Lac La Paix (Série Portraits éphémères)

Alexandre l’introverti, le gêné, le jeune garçon mystérieux. Tu sais, le gars beau et mystérieux des animes japonais sur lequel toutes les filles tripent ? C’était toi, mon frère, même si tu n’en avais pas conscience. Mais Alex, t’étais plus que ça. T’étais un être troublé qui cherchait un sens à sa vie, qui cherchait le bonheur. Personne n’imagine, à 17 ans, apprendre que son cerveau est tout croche. C’est ça que t’as vécu, Alexandre. Malgré tout l’amour qui t’entourait, tu étais tout seul dans ta tête. Parfois, une fille réussissait à y entrer, mais elle en ressortait aussitôt. C’était trop douloureux dans ta tête. On se frappait à un mur de béton. On avait beau rire à tes côtés ou écouter ta guitare qui ne sonnait plus à ton goût, on ne pouvait te comprendre. On ne pouvait plus te sauver, dans le fond de ton trou. J’ai essayé d’être là pour toi, tu m’as rejetée, puis tu m’as prise dans tes bras parce que tu m’aimais.

On connectait toi et moi, on avait plein de choses à se dire. Un souvenir, peu avant ta mort, dans le bateau sur le lac derrière la maison de papa, après ton périple dans l’Ouest canadien qui était censé t’aider, te guérir, mais qui t’a plongé un peu plus profond dans ton trou. Malgré la distance, un lien étrange nous unissait. Je m’en rappelle comme si c’était hier. Avec ton rire effrayant qui trahissait ta psychose. Mais je t’aimais, même si tu me faisais parfois peur quand tu criais après maman.

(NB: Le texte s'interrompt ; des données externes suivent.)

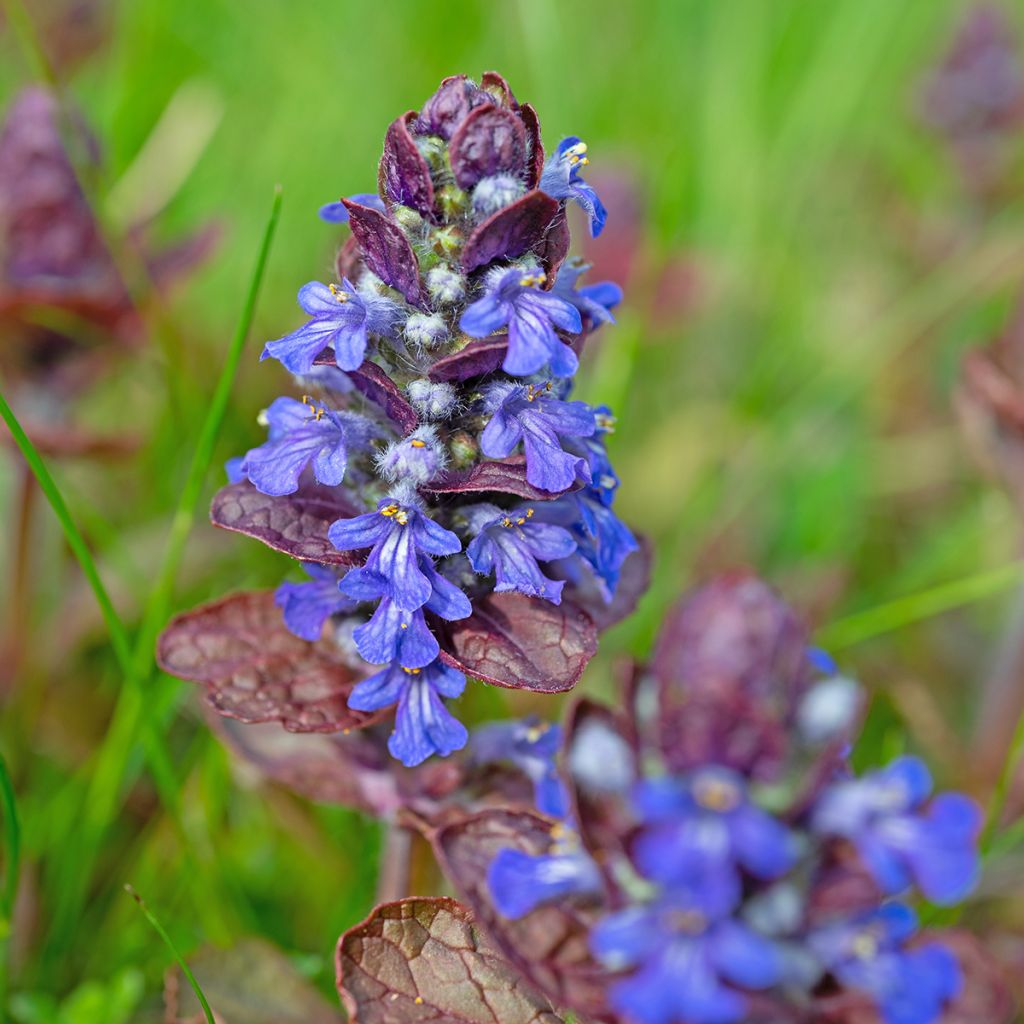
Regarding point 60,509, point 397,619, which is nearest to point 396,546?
point 397,619

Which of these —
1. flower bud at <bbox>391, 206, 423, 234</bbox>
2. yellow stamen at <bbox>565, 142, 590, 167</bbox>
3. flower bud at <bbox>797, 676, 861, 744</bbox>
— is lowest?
flower bud at <bbox>797, 676, 861, 744</bbox>

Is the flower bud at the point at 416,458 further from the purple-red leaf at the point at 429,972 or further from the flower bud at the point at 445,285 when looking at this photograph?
the purple-red leaf at the point at 429,972

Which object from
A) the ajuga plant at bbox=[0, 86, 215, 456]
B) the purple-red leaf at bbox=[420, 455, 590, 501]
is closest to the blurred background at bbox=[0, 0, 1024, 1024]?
the ajuga plant at bbox=[0, 86, 215, 456]

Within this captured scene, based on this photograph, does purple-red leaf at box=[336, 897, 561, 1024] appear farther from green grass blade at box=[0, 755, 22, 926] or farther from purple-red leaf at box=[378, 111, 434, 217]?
purple-red leaf at box=[378, 111, 434, 217]

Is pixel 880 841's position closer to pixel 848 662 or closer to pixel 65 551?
pixel 848 662

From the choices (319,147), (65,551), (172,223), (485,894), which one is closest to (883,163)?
(319,147)

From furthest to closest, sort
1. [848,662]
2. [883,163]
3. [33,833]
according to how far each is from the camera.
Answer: [883,163] < [848,662] < [33,833]

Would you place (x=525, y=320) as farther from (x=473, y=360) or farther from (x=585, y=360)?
(x=585, y=360)
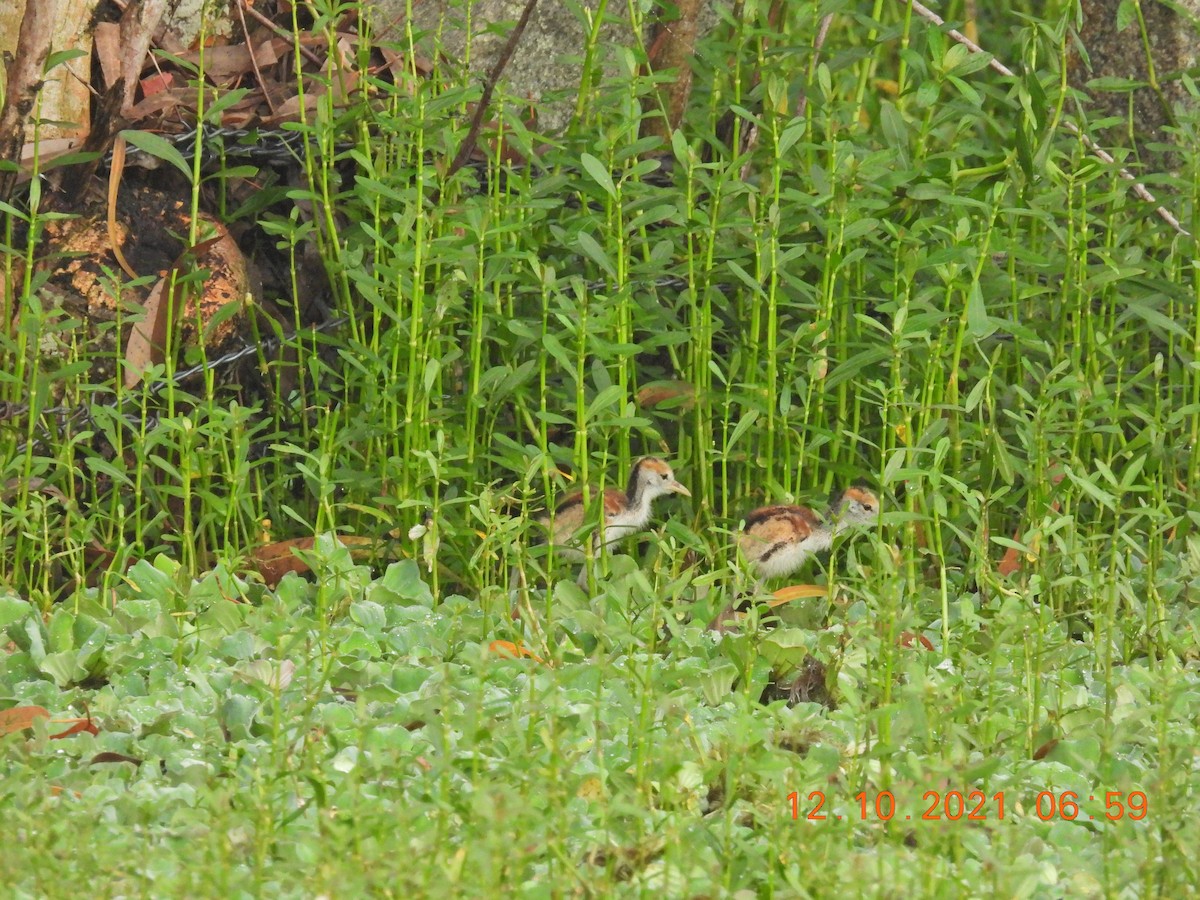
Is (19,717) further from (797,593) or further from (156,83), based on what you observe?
(156,83)

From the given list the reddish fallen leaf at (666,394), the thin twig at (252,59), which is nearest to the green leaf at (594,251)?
the reddish fallen leaf at (666,394)

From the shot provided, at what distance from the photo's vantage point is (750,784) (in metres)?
3.43

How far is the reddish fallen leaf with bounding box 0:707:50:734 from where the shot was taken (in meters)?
3.77

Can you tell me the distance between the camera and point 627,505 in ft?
16.4

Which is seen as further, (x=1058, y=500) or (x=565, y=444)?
(x=565, y=444)

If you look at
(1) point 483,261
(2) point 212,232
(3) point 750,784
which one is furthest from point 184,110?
(3) point 750,784

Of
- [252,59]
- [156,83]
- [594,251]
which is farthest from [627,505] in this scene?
[156,83]

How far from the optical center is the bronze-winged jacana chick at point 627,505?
4934 mm

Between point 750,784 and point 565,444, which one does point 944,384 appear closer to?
point 565,444

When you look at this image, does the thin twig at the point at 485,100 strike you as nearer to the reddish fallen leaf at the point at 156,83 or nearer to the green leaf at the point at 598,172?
the green leaf at the point at 598,172

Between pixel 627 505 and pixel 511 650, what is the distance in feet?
2.62

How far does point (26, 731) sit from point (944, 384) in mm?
2809

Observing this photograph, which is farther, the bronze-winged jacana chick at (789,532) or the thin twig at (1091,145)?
the thin twig at (1091,145)

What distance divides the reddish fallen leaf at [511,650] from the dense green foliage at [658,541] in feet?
0.15
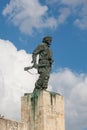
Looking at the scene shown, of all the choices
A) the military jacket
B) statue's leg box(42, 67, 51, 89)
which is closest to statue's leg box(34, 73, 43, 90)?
statue's leg box(42, 67, 51, 89)

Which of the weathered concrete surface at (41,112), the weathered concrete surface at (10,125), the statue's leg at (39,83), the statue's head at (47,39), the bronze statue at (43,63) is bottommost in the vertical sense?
the weathered concrete surface at (10,125)

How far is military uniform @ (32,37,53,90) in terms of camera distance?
56.3 ft

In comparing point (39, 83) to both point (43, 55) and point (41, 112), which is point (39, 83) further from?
point (41, 112)

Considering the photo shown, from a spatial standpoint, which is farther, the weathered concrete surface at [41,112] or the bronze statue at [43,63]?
the bronze statue at [43,63]

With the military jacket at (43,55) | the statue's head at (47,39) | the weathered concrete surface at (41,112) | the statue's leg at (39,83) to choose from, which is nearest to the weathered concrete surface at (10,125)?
the weathered concrete surface at (41,112)

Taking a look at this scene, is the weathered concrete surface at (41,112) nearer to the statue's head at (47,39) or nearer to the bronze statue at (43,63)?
the bronze statue at (43,63)

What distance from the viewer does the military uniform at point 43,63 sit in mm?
17147

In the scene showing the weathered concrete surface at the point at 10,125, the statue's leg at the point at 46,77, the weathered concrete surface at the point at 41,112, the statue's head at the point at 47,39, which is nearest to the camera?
the weathered concrete surface at the point at 10,125

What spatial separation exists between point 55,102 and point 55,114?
55 centimetres

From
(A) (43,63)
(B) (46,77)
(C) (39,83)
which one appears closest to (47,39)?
(A) (43,63)

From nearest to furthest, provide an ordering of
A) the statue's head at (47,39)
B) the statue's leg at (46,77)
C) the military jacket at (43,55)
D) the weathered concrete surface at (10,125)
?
the weathered concrete surface at (10,125)
the statue's leg at (46,77)
the military jacket at (43,55)
the statue's head at (47,39)

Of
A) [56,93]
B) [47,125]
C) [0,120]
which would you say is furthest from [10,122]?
[56,93]

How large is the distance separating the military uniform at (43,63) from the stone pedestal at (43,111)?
1.88 feet

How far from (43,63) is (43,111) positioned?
7.75ft
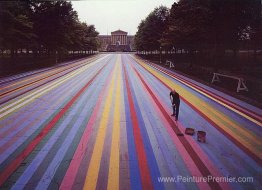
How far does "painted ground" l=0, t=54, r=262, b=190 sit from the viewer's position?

Une fois, genre 2-3 semaines avant que j’apprenne la nouvelle, tu t’engueulais avec elle parce que tu croyais qu’elle te fuyait, ou quelque chose comme ça. Tu avais sûrement raison, mais tu ne savais pas comment gérer ça. Pauvre enfant. En tous cas, cette fois-là, j’ai défendu maman. Je t’ai jeté en pleine face tes quatre vérités. Tu riais de moi, t’es mis à genoux et m’as dit: « Tu veux me dominer, avoir le dessus sur moi, vas-y », en riant comme un fou. Puis je suis partie. J’avais 15 ans, toi 20. Je suis allée chez la voisine Josée-Lydia (qui avait quand même pas mal de problèmes, mais ça n’a pas vraiment rapport avec l’histoire). On a bu du Sex on the beach et j’avais tellement de peine que j’ai bu la bouteille presqu’à moi seule. Je suis revenue, tu m’as prise dans tes bras et je pleurais. Je me suis excusée. Tu étais content qu’on se réconcilie.

Par la suite, tu es allé vivre en Abitibi, dans une petite maison. Je ne sais pas ce qui s’est passé dans ta tête les dernières semaines de ta vie, mais je me souviens que tu m’appelais pour que je te parle de tout et de rien, pour te changer les idées. Je ne savais pas quoi dire. Tu m’as dit «OK c’est bon bye». Puis plus rien. L’amie de maman m’a dit que t’étais «décédé». Parait que tu t’es tiré dans ‘tête au lac La Paix … C’est trash, pareil … En nous laissant une lettre, en parlant des filles qui avaient réussi à entrer dans ta tête pis en finissant ça avec les mots, écrits tout croches: « lumière rose ». Je sais que tu as pris le temps de réfléchir à ton acte. Que tu étais triste et que tu avais l’impression d’avoir atteint la paix intérieure. Mais tu n’as maintenant plus d’existence. Et même si ça fait 8 ans de ça, c’est resté gravé en moi. Ta souffrance est restée gravée.